- **SEITENAUSZUG**:
▬▬▬

Ein echter europäischer Binnenmarkt ist auch Jahrzehnte nach seiner Einführung noch immer eine Illusion - zumindest, was das Einkaufen im Internet angeht. Dabei könnten die Verbraucher von enormen Preisunterschieden innerhalb der EU profitieren, sagt Bo Jensen, Deutschland-Manager des britischen Online-Shopping-Portals Kelkoo im Gespräch mit DW-WORLD.DE: "Wir haben festgestellt, dass Online-Preise für die gleichen Produkte zwischen den Märkten um bis zu 200 Prozent variieren."

Kelkoo betreibt in zehn europäischen Ländern ein Online-Shopping-Portal, auf dem 44 Millionen Angebote von über 10 000 Online-Händlern gelistet sind. Angesichts dieses riesigen Datenbestands lag ein internationaler Preisvergleich nahe: Im Frühjahr haben Kelkoo-Mitarbeiter die Preise von über 120 Produkten in den Online-Märkten von zwölf Ländern verglichen. Danach kauft man europaweit in Großbritannien am günstigsten ein. Der Preis des gesamten Warenkorbs liegt dort um 34 Prozent unter dem europäischen Durchschnitt.

Einkaufsparadies Großbritannien

Bo Jensen, Country Manager Kelkoo DeutschlandBild: Kelkoo.de

Deutschland belegt Platz zwei mit minus 17,5 Prozent. In Dänemark dagegen ist der Einkaufswert des zugrunde gelegten Online-Warenkorbs am höchsten: Hier sind die Waren 83,2 Prozent teurer als im europäischen Durchschnitt. Es folgen Norwegen mit 47 und die Niederlande mit 8,7 Prozent. Die Online-Preise in den USA bleiben allerdings weiter das Maß aller Dinge. Hier liegt der Warenwert ungeschlagen um 35,4 Prozent unter dem Index-Durchschnitt.

▬▬▬

- **ERFASSTE ANGABEN**:
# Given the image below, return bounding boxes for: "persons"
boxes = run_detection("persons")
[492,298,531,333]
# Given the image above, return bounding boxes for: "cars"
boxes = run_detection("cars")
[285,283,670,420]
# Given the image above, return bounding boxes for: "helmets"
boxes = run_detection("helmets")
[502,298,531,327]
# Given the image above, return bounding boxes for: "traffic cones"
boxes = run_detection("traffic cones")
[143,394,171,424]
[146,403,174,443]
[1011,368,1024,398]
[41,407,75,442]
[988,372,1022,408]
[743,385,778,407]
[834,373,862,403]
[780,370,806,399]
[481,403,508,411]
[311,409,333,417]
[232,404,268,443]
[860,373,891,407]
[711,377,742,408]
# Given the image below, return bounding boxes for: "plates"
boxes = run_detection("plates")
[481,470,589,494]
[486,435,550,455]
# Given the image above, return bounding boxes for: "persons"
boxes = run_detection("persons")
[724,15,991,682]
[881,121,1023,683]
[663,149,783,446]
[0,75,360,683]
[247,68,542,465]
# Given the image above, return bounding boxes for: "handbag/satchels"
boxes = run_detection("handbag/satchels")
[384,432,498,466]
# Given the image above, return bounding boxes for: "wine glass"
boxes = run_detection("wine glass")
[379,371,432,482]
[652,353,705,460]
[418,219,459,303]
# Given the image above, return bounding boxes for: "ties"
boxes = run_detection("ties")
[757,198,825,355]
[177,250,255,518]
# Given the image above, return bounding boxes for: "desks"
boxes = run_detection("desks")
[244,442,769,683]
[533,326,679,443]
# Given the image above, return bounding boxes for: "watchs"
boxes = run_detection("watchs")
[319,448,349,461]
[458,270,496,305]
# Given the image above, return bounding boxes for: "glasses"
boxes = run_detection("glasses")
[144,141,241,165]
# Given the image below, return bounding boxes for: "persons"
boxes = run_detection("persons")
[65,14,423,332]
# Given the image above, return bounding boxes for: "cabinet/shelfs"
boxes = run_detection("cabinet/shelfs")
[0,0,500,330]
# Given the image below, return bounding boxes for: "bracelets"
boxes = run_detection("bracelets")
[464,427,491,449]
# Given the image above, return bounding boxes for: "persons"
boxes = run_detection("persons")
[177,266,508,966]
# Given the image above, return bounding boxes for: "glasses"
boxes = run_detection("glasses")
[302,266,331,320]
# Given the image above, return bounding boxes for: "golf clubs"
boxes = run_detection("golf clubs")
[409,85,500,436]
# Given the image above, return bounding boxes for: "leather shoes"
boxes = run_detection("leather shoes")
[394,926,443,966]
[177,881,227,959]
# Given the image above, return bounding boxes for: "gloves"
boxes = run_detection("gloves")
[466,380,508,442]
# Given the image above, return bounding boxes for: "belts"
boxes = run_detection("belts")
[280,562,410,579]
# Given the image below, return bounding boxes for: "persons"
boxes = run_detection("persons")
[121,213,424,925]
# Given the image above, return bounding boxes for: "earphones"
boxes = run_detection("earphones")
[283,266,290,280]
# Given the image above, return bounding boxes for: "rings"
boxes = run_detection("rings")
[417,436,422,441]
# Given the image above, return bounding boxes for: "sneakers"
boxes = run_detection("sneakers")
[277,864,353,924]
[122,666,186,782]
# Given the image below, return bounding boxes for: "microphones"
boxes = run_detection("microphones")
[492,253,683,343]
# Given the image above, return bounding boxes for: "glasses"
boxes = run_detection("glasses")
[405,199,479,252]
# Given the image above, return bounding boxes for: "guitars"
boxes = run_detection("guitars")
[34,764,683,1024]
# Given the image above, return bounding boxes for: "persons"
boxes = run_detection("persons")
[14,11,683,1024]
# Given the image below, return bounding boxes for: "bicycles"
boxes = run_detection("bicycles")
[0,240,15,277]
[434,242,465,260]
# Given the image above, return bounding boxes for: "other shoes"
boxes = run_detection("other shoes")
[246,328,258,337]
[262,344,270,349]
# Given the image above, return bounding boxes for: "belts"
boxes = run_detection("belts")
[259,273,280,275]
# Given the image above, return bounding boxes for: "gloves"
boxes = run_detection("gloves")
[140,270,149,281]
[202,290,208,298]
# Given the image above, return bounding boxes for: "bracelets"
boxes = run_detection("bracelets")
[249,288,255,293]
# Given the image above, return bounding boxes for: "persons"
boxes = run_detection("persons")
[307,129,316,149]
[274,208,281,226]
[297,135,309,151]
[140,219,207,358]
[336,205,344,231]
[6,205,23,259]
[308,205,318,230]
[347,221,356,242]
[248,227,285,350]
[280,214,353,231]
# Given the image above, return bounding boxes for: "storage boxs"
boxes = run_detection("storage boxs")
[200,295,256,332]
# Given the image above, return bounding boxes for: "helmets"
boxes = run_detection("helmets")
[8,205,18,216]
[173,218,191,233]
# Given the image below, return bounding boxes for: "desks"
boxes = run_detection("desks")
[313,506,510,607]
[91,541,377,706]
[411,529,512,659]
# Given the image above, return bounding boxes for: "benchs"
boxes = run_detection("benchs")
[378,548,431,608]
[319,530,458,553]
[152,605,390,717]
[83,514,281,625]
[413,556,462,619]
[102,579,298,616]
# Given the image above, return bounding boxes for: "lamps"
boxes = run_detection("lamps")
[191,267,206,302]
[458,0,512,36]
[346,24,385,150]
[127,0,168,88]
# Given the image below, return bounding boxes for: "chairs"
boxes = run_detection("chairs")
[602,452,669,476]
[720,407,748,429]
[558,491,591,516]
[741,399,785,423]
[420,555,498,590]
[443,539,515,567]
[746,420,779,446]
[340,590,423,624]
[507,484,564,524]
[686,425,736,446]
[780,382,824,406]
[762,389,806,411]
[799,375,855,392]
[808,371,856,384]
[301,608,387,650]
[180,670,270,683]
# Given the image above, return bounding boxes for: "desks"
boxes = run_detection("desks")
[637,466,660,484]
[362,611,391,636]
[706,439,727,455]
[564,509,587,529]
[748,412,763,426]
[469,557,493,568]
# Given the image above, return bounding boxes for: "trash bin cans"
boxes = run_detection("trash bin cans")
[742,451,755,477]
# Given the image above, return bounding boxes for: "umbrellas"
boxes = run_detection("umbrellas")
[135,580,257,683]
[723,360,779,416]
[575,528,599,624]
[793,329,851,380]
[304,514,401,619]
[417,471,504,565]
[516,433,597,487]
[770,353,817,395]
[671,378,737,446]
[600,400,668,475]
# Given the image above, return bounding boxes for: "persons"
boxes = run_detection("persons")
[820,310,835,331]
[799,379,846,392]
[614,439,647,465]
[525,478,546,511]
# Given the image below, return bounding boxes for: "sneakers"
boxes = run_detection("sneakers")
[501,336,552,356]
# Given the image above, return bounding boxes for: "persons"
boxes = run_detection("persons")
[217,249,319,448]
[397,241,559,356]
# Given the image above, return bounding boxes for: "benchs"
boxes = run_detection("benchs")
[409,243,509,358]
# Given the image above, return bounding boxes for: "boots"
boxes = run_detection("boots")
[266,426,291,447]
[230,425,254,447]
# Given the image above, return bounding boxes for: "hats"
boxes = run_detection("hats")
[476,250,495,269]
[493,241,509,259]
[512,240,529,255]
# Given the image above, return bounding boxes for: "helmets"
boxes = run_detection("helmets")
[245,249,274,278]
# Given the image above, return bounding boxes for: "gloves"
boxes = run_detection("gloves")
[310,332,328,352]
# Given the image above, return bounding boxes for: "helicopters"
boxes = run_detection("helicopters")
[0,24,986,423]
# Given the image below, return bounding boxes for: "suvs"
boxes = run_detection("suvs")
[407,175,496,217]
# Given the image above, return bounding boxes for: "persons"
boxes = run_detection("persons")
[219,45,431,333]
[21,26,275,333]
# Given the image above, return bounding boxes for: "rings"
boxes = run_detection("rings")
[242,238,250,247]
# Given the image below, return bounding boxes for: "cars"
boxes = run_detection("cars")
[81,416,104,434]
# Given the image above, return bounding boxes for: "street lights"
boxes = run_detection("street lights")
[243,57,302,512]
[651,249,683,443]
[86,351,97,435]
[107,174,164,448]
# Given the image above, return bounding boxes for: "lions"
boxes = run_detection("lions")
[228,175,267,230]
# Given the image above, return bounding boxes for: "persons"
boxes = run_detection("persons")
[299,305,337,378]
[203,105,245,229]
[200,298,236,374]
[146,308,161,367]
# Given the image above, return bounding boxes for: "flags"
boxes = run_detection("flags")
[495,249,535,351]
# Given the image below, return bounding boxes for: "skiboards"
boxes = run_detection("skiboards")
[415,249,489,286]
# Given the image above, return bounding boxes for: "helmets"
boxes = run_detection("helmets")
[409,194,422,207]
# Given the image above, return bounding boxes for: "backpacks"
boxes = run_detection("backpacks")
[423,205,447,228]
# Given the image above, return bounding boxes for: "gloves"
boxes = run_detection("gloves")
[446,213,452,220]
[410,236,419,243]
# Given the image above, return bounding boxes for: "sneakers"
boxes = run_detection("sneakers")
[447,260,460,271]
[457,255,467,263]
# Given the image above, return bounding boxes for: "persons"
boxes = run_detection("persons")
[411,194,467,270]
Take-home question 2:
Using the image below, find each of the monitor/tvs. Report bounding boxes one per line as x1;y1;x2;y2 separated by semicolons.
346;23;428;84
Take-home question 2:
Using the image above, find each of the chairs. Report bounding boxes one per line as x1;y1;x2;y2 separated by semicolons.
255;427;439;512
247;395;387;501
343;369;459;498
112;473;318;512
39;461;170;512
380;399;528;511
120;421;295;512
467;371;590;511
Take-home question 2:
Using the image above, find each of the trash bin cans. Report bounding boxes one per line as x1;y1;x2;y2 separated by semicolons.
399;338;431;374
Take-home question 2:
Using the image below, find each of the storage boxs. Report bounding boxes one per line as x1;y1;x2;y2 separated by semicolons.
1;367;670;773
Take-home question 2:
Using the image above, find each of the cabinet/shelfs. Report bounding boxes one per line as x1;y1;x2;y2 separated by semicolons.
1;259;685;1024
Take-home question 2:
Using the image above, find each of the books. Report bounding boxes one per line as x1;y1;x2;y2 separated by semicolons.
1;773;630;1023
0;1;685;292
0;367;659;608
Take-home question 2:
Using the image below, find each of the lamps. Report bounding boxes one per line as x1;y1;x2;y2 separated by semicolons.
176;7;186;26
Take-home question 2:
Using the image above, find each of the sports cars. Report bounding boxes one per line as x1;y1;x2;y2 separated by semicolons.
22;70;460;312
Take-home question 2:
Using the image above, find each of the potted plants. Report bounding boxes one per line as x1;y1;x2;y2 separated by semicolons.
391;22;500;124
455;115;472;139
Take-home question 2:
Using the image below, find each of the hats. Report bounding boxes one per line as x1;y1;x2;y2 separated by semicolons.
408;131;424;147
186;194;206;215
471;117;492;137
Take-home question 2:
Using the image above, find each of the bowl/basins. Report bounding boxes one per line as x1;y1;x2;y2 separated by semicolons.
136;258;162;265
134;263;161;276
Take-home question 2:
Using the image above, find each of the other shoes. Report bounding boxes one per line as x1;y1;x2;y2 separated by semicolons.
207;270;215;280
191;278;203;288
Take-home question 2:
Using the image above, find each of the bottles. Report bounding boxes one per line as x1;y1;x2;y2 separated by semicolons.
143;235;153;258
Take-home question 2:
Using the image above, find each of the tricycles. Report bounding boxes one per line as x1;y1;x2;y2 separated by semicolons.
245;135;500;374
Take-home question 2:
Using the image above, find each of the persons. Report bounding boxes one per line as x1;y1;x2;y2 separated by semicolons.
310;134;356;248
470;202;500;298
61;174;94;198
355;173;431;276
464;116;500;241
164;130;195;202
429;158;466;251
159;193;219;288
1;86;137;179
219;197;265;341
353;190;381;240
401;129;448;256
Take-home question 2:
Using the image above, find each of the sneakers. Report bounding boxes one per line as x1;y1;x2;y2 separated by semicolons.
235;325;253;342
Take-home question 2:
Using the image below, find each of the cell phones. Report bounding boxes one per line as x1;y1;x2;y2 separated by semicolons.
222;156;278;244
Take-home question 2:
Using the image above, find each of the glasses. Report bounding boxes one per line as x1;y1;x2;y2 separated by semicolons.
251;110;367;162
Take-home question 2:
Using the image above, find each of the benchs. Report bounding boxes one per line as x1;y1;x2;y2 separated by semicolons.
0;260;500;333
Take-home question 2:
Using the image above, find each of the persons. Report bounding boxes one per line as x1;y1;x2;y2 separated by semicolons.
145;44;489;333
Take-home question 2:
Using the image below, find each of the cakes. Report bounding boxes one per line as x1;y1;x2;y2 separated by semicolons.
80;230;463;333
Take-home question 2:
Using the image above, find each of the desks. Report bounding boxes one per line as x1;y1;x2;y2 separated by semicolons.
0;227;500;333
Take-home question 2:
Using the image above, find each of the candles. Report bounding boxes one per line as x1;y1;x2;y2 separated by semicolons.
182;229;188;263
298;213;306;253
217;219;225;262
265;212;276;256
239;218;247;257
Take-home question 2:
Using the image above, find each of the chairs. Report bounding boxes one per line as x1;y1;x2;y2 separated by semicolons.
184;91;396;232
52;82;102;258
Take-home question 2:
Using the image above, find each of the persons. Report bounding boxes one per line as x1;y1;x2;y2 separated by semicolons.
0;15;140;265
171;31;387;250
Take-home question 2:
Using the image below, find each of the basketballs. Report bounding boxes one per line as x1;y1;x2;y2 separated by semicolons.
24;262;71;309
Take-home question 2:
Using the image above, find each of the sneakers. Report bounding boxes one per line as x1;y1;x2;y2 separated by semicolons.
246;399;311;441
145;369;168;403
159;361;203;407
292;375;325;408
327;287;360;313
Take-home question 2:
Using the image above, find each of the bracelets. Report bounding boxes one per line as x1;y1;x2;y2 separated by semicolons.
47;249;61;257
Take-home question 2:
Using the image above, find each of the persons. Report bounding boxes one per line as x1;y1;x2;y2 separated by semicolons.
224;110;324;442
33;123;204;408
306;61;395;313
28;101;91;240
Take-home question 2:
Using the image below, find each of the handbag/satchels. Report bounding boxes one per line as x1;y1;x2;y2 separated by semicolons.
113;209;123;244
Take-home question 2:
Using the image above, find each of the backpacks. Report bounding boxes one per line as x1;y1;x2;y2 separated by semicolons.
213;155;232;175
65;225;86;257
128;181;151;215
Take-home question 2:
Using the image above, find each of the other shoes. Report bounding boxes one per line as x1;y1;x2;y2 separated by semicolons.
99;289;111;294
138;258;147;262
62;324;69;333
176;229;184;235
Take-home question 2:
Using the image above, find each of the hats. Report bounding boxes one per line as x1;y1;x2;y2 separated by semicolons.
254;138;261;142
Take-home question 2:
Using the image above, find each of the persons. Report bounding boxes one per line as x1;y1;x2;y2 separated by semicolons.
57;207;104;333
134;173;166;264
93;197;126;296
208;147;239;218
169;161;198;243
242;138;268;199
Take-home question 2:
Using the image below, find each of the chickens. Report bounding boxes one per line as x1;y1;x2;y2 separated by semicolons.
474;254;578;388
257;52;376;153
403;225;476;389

▬▬▬

- **MATERIAL ERKUNDEN**:
a. Erkläre anhand des Seitenauszugs über Online-Preise in Europa, warum ein internationaler Preisvergleich für Kelkoo naheliegend war.
b. Um wie viel Prozent liegt der Wert des Online-Warenkorbs in Dänemark laut dem Seitenauszug über Online-Preise in Europa über dem europäischen Durchschnitt?
c. Führe den Seitenauszug über Online-Preise in Europa nach seinem letzten Satz weiter.
Für die folgenden Aufgaben sind die Einträge ohne Bedeutung.

- **DIE LÖSUNGEN**:
a. Kelkoo betreibt in zehn europäischen Ländern ein Online-Shopping-Portal, auf dem 44 Millionen Angebote von über 10 000 Online-Händlern gelistet sind. Wegen dieses riesigen Datenbestands bot sich ein internationaler Preisvergleich an.

b. Er liegt um 83,2 Prozent über dem europäischen Durchschnitt.

c.
Bo Jensen von Kelkoo Deutschland räumt zwar ein, dass die größten Preisunterschiede in Europa durch die unterschiedlich hohen Mehrwertsteuersätze zustande kommen. "Doch abgesehen davon lassen die Preisunterschiede den Schluss zu, dass es mit dem Wettbewerb im europäischen Online-Binnenmarkt nicht weit her ist. Deshalb muss grenzüberschreitendes Online-Shopping einfacher gemacht werden", sagt Jensen. Trotz des enormen Sparpotenzials kauft zur Zeit nur jeder Fünfte der 150 Millionen europäischen Online-Kunden in einem ausländischen Shop, und nur jeder vierte Online-Händler ist bereit, über die Landesgrenzen hinweg zu liefern.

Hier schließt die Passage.